Movies We Like

The Aviator

Dir: Martin Scorsese, 2004. Starring: Leonardo DiCaprio, Cate Blanchett, Kate Beckinsale, Alan Alda.
The AviatorI’m a sucker for lavish recreations of Hollywood’s Golden Age and they don’t come much more spectacular than Martin Scorsese’s epic retelling of the life of Howard Hughes, The Aviator. The story and various legends of Howard Hughes could fill a couple of films. He was rich, by all accounts insane, and had an enormous influence on everything from aviation history to the dismantling of the Hollywood studio system. His life was by turns both enviably glamorous and enormously tragic. The Aviator doesn’t try to completely deconstruct Hughes because I think Scorsese realizes that there is something fundamentally mysterious about the man that no one key event from his life or particular psychological tic will ever fully explain. Instead, Scorsese focuses on Hughes as a man of his moment, documenting his rise and just hinting at the fall to come.

Inception

Dir: Christopher Nolan, 2010. Starring: Leonardo DiCaprio, Joseph Gordon-Levitt, Ken Watanabe. Thriller.
InceptionInception is the brilliant vision of the future where corporate espionage is administered through the human mind instead of the tangible environment. Leonardo DiCaprio plays Dom Cobb, a brilliant thief and fugitive who is very accomplished in the enterprise of extraction. He and his associates are the best at what they do. Their job is to essentially hack into the minds of powerful businessmen, via their dreams, to obtain secret ideas. As a way for Cobb to clear his name and pave the way to redemption, he takes a job for Saito (Ken Watanabe), a wealthy businessman who has commissioned Cobb and his colleagues, not to cull ideas from his rival, but to plant an idea – thus, inception. It is not so much the act of inception that prevents our hero from obtaining redemption but an outside element that prevents Cobb from carrying out his duty.

Catch Me if You Can

Dir: Steven Spielberg. 2002. Starring: L. DiCaprio, T. Hanks, C. Walken, M. Sheen, A. Adams, J. Garner. English. Drama.
Catch Me if You Can is the true story of Frank Abagnale Jr. (DiCaprio) who, by the tender age of seventeen, cut over $2.5 million dollars worth of fraudulent checks and was one of the FBI’s most wanted. Frank travels the globe, taking on such identities as a Pan Am pilot, a doctor, and an attorney. Always on his tail is fraud expert Agent Carl Hanratty (Hanks) from the Bureau.
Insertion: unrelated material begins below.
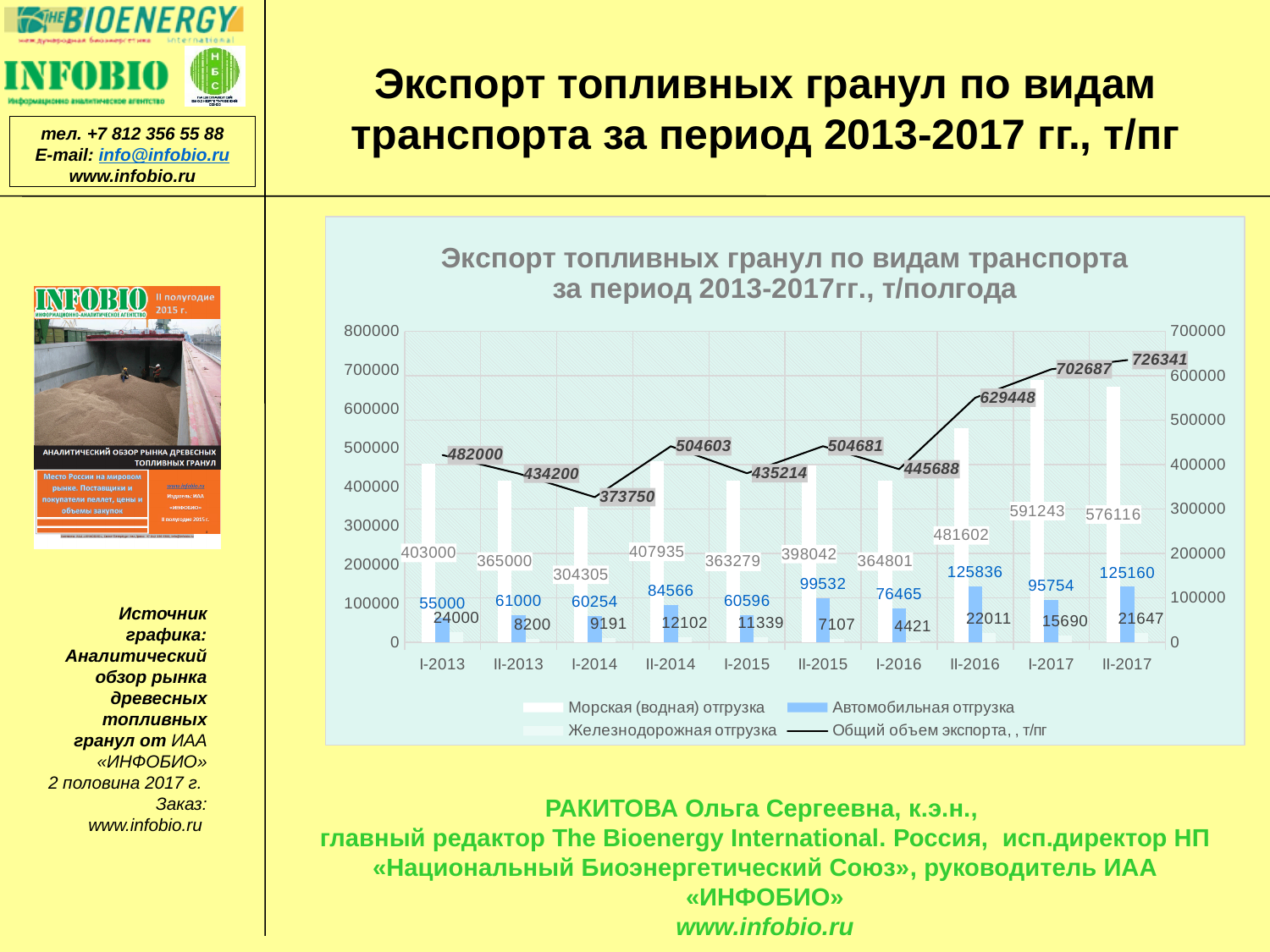
How many series does the legend list? 4 What is the value of Морская (водная) отгрузка for I-2017? 591243 Does Общий объем экспорта rise or fall from II-2016 to II-2017? Rises What is the value of Железнодорожная отгрузка for I-2016? 4421 What is the value of Общий объем экспорта for II-2017? 726341 What kind of chart is this? Bar chart with a line In which period is Железнодорожная отгрузка the lowest? I-2016 What is the difference between Общий объем экспорта in II-2017 and in I-2017? 23654 What is the value of Автомобильная отгрузка for II-2016? 125836 Which is larger: Автомобильная отгрузка in II-2015 or in I-2016? II-2015 How many periods are shown on the x axis? 10 In which period is Общий объем экспорта the highest? II-2017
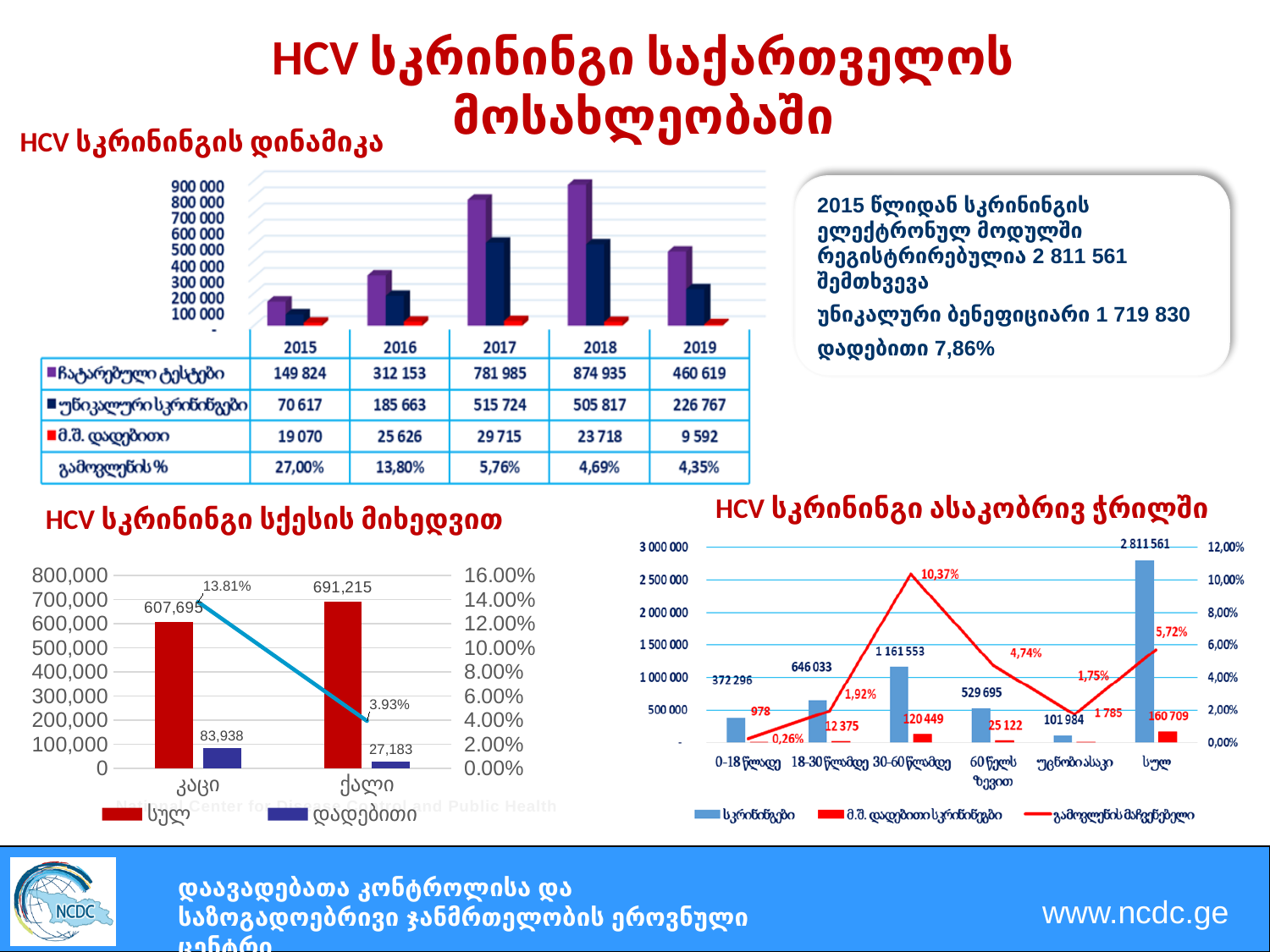
In the 'HCV სკრინინგი ასაკობრივ ჭრილში' chart, which age group has the highest გამოვლენის მაჩვენებელი? 30-60 წლამდე In the 'HCV სკრინინგი ასაკობრივ ჭრილში' chart, how many series does the legend list? 3 In the 'HCV სკრინინგი ასაკობრივ ჭრილში' chart, what is the სკრინინგები value for 30-60 წლამდე? 1 161 553 In the 'HCV სკრინინგის დინამიკა' chart, which year has the lowest value of მ.შ. დადებითი? 2019 In the 'HCV სკრინინგი სქესის მიხედვით' chart, what is the სულ value for ქალი? 691,215 In the 'HCV სკრინინგის დინამიკა' chart, what is the difference between უნიკალური სკრინინგები in 2017 and 2018? 9 907 In the 'HCV სკრინინგის დინამიკა' chart, what is the გამოვლენის % for 2015? 27,00% In the 'HCV სკრინინგის დინამიკა' chart, what is the value of ჩატარებული ტესტები for 2018? 874 935 In the 'HCV სკრინინგის დინამიკა' chart, how many years are shown on the x axis? 5 In the 'HCV სკრინინგი სქესის მიხედვით' chart, what is the difference between the დადებითი values for კაცი and ქალი? 56,755 In the 'HCV სკრინინგის დინამიკა' chart, which year has the highest value of ჩატარებული ტესტები? 2018 In the 'HCV სკრინინგი სქესის მიხედვით' chart, what percentage is shown for კაცი? 13.81%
Although a story of a con man on the run from the law, the way this story is told, it comes across more like a fairy tale about the impetuousness of youth. Steven Spielberg’s direction is flawless in maintaining this tone throughout, telling a “crime story” that is amazingly playful. John Williams’ hip retro score and the great momentum of Michael Kahn’s editing add to this happy-go-lucky sort of attitude. The vibrant color palette, fantastic sixties costume and production design, and Janusz Kaminski’s cinematography, all contribute to make up this wonderful “true story of a real fake.”